Ariock searched his great-grandfather’s face. “Do you have any estimates as to when?”
“I don’t know.” Garrett shook his head sadly. “Soonish?”
Ariock tried to accept that.
“But I know that we need each other,” Garrett said. “We can’t lose sight of who our real enemies are: The Torth Empire.” He touched Ariock’s arm. “Evenjos does feel remorse. I promise. Please remember, Ariock, she has baggage. She was tortured. She isn’t healthy in a lot of ways, despite her sixth magnitude healing power.”
That was probably true.
“I’ll look after her,” Garrett said. “So you won’t have to worry. All right?”
That sounded so paternalistic and responsible, Ariock wasn’t sure if Garrett was serious.
Vy scrutinized the old man. “You and Evenjos,” she said. “You’re together. Aren’t you?”
Garrett looked shocked and affronted.
“Are you lovers?” Vy asked.
Garrett grumbled defensively. “All right, all right. You don’t have to make a big deal about it.”

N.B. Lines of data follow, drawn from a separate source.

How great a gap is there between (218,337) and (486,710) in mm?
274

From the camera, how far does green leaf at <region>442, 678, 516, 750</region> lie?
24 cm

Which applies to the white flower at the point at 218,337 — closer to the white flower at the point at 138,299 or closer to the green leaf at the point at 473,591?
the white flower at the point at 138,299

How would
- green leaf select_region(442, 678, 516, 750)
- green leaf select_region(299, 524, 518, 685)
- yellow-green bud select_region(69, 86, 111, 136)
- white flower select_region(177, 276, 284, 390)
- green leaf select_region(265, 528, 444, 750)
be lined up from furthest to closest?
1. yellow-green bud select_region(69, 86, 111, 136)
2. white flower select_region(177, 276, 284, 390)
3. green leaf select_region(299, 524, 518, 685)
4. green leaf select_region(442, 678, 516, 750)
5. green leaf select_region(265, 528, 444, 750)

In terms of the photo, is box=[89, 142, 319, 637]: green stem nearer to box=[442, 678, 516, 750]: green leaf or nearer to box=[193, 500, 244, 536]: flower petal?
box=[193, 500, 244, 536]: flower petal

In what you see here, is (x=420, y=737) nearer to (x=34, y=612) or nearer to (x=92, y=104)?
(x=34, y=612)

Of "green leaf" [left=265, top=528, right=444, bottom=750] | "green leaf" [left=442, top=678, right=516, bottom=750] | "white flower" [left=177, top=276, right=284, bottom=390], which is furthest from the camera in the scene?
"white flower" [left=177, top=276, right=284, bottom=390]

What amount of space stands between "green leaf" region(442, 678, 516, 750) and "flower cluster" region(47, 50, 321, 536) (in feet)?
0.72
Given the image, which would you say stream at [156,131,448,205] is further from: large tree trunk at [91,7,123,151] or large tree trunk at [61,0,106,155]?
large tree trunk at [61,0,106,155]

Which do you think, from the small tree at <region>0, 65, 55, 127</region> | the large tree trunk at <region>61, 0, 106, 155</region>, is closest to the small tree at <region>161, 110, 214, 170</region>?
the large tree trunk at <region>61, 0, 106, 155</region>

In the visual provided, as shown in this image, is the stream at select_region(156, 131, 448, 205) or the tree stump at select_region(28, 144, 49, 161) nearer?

Ariock’s jaw fell open. He had assumed that Vy was just teasing Garrett, trying to embarrass him.
His imagination tried to reassemble Evenjos and Garrett into a romantic paradigm. Maybe it could work, if they managed to treat each other with whatever tiny scraps of respect they could scrounge up. After all, they were both… well…
Old.
Really old.
“You’re going to heckle us about our ages?” Garrett shot Ariock a nonplussed look. “Really?”
Vy giggled.
“Try to keep a lid on this,” Garrett said with dignity. “I happen to think Evenjos has some admirable qualities that you keep overlooking. That doesn’t mean we’re a couple of teenagers pining away for each other. It’s a friendship. Nothing more significant than that.”
He was protesting an awful lot.
Ariock chuckled and hugged Vy. She was laughing, too.